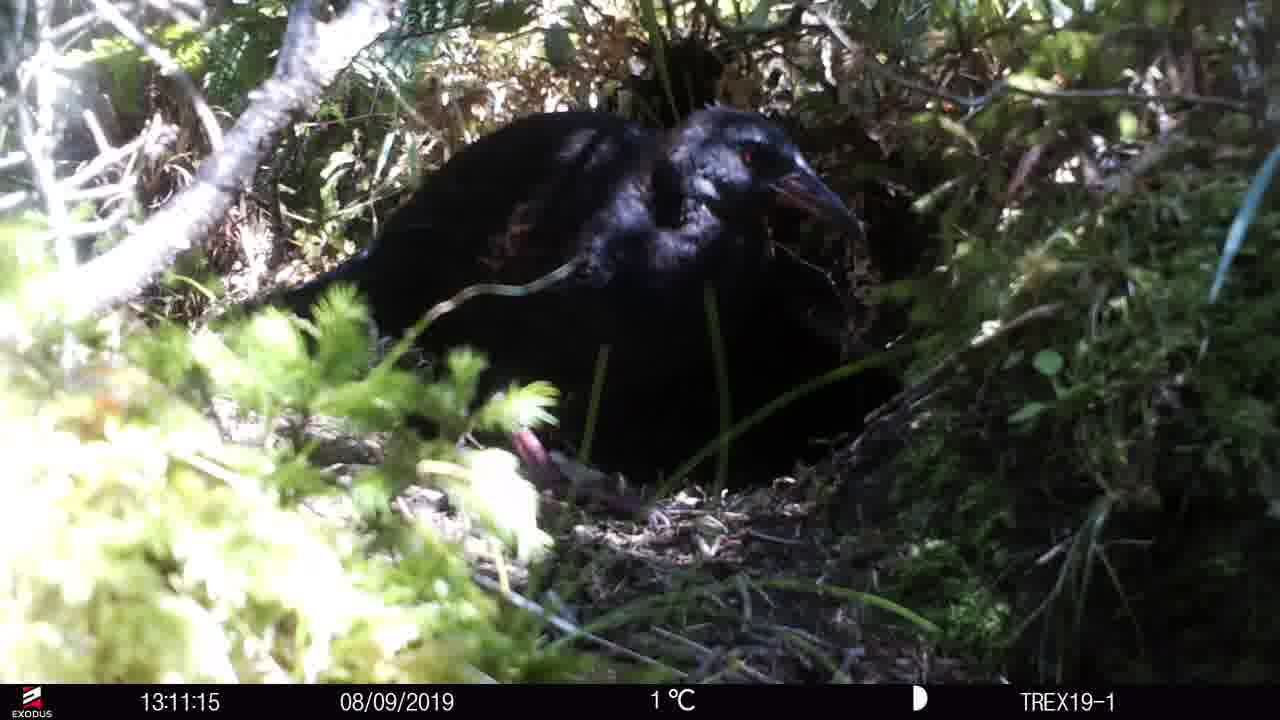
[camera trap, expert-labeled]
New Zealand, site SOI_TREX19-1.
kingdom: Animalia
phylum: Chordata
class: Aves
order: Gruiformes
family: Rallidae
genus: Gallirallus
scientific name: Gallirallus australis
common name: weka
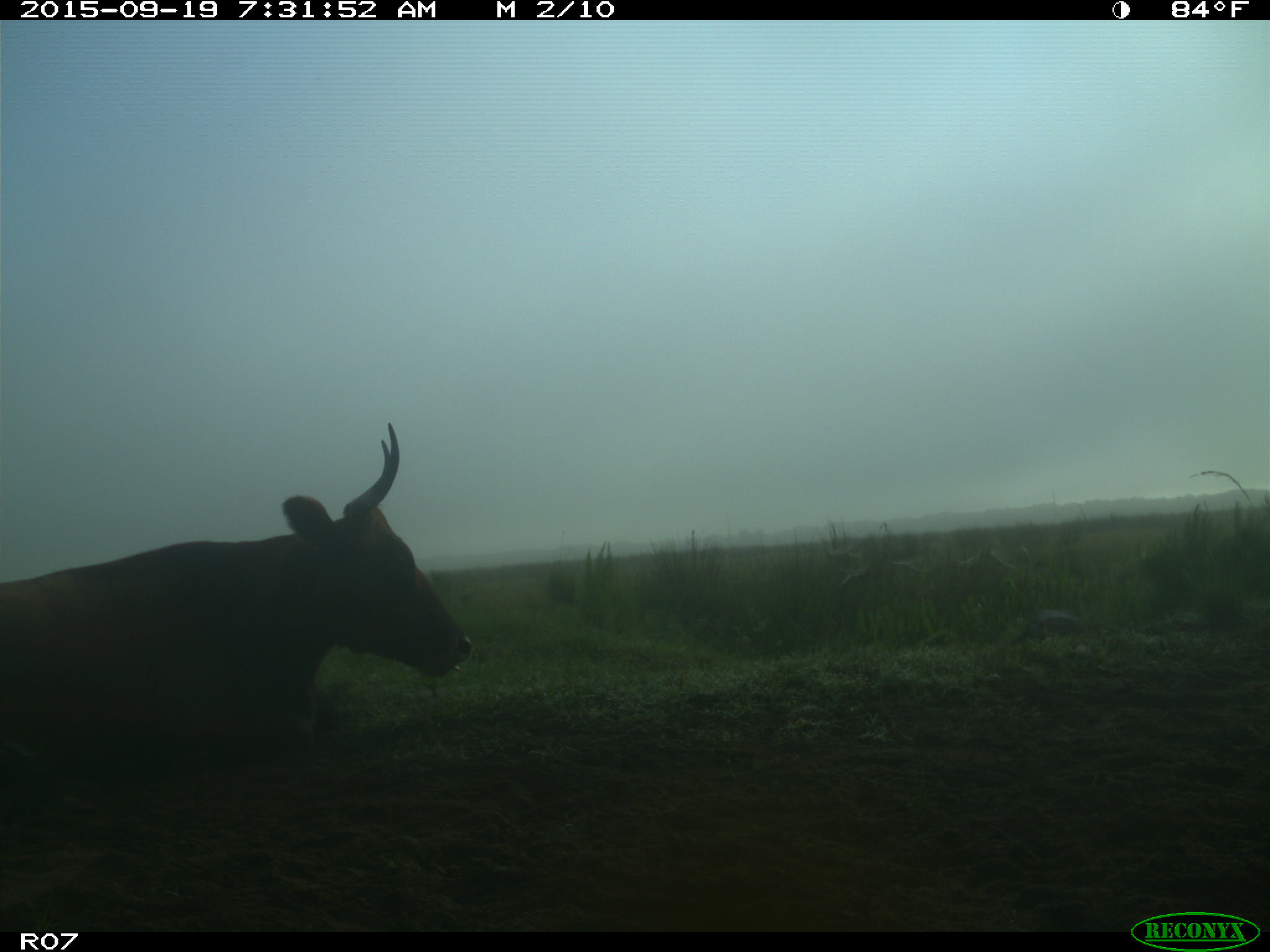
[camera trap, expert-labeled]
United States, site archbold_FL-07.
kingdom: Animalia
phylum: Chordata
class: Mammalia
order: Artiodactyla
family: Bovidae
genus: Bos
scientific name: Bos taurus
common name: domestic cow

==

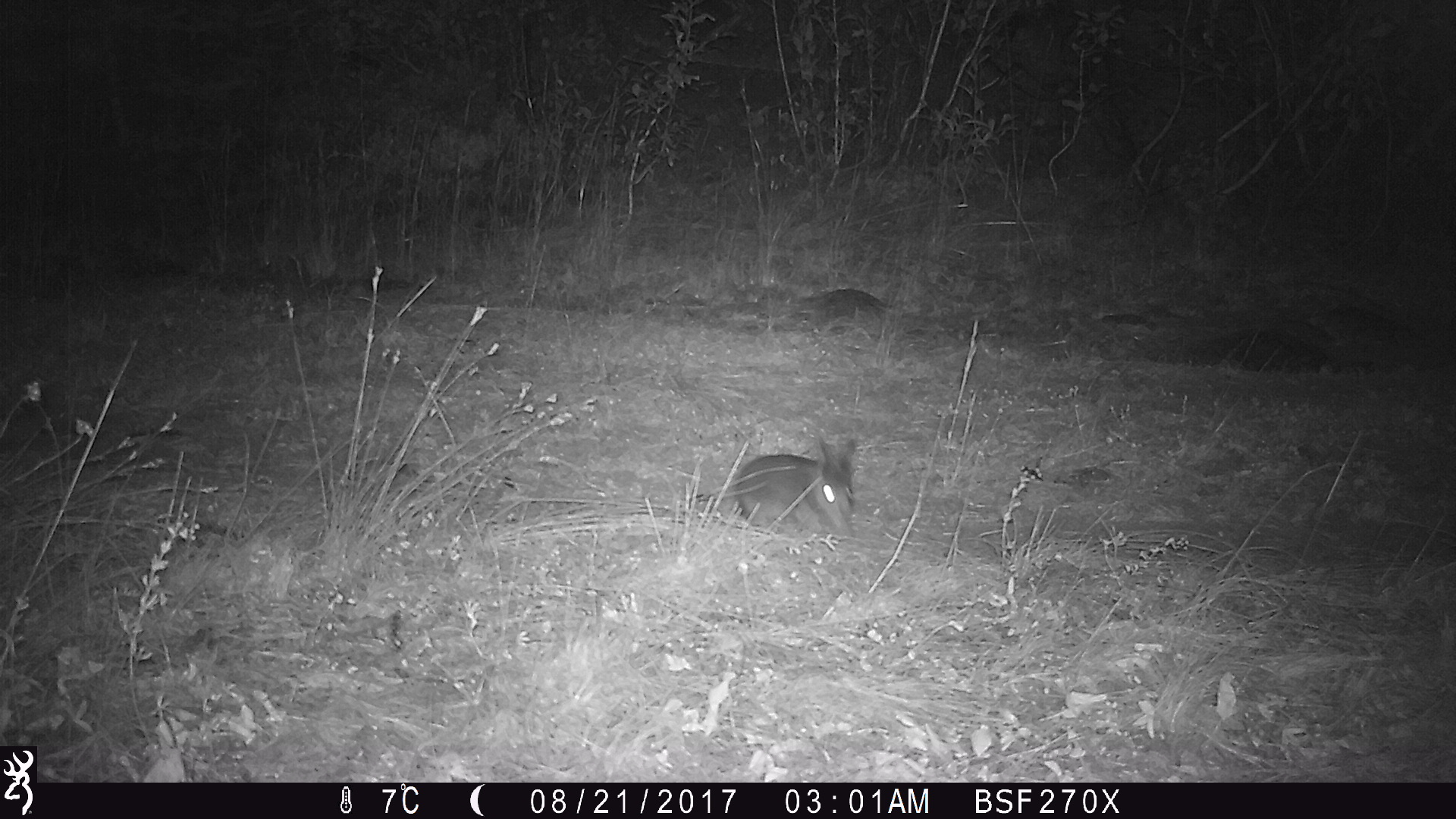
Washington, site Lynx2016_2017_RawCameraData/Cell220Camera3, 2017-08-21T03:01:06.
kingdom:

* **Problem**
Which lines of the records above hold the word "site"? Copy each of them.

* **Task solution**
New Zealand, site SOI_TREX19-1.
United States, site archbold_FL-07.
Washington, site Lynx2016_2017_RawCameraData/Cell220Camera3, 2017-08-21T03:01:06.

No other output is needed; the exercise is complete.